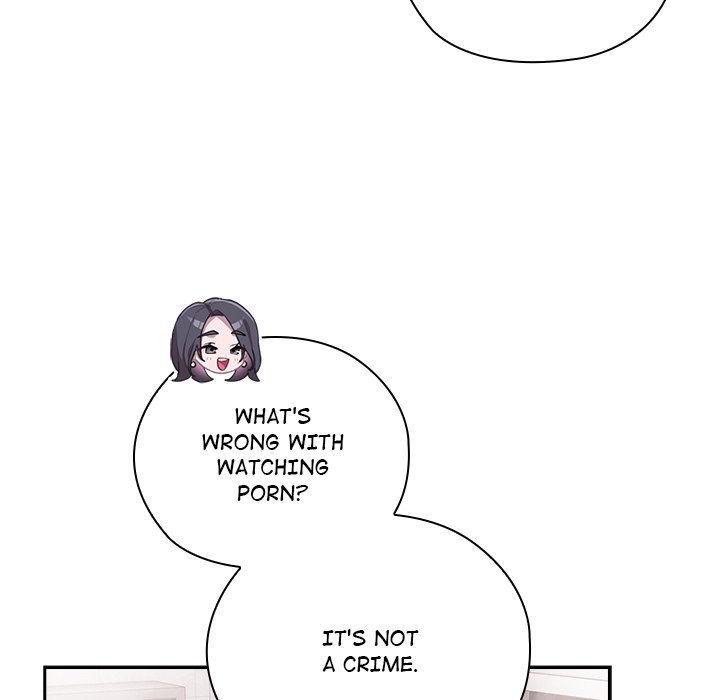 Troublesome Employee Warning Page 65 - MangaHe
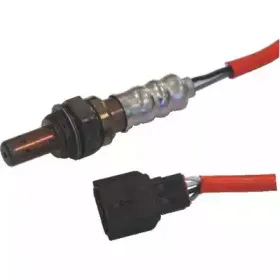 fispa-90197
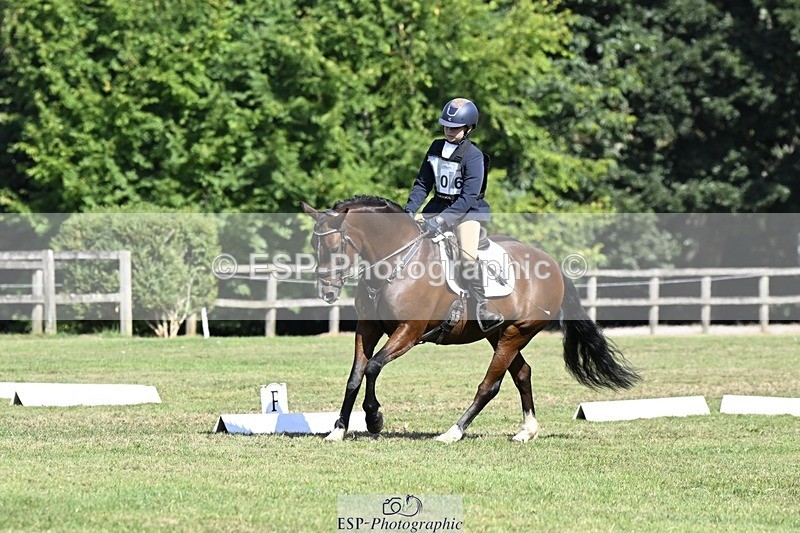 250822A-104927-20482 - DR 10.00 to 11.00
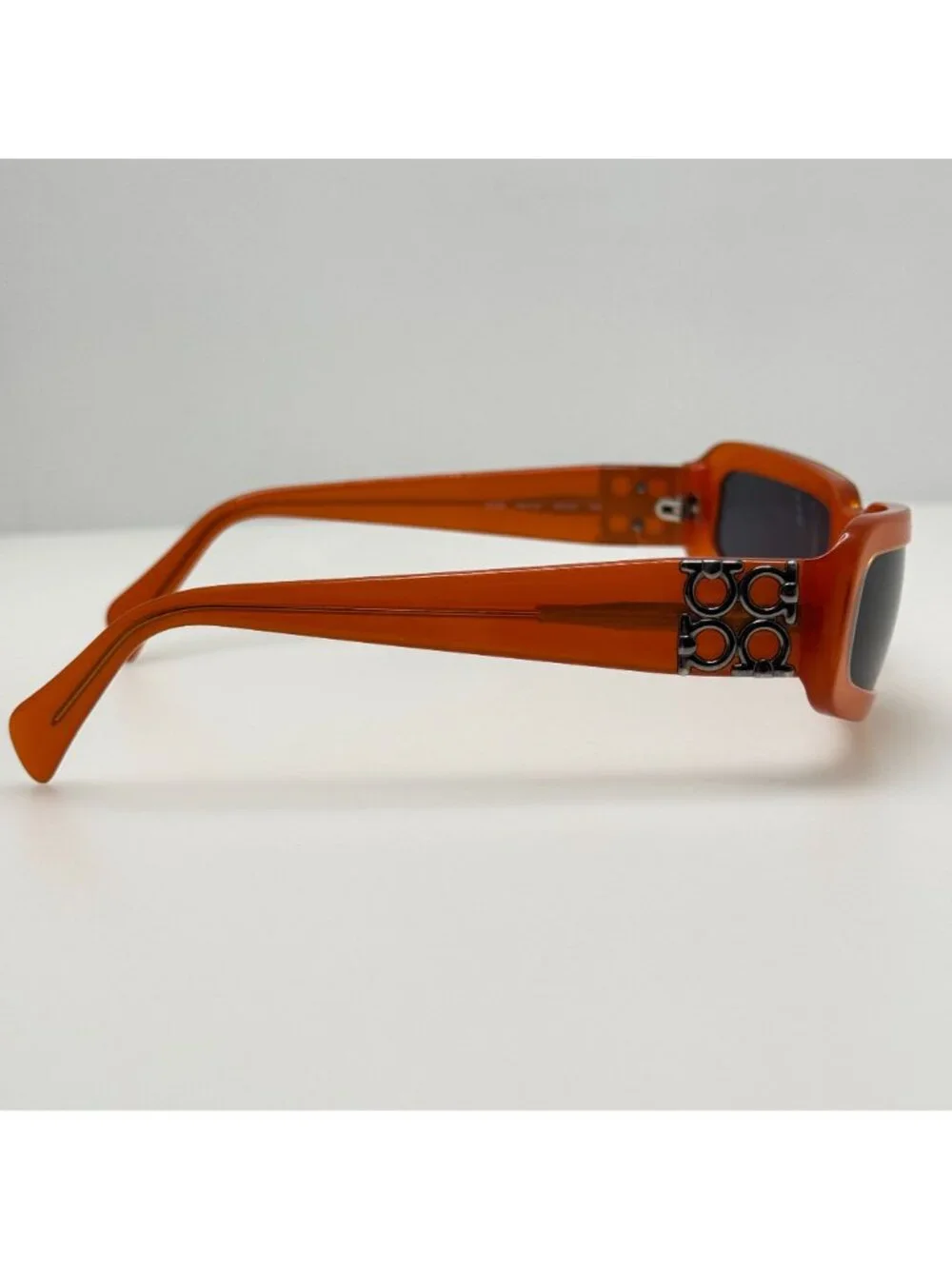Salvatore Ferragamo Sunglasses 2036 243/61 55-20-135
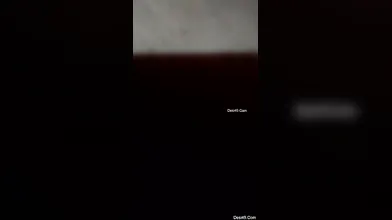 Exclusive Video- Desi Bhabhi Gets Her Tight Asshole Stretched By Dewar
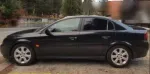 Convenabil vand opel Vectra C - Miniatura 8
══════
Task item: Copy every one of the records above word for word, leaving the pictures out of your answer.

Expected answer:
 Troublesome Employee Warning Page 65 - MangaHe
 fispa-90197
 250822A-104927-20482 - DR 10.00 to 11.00
Salvatore Ferragamo Sunglasses 2036 243/61 55-20-135
 Exclusive Video- Desi Bhabhi Gets Her Tight Asshole Stretched By Dewar
 Convenabil vand opel Vectra C - Miniatura 8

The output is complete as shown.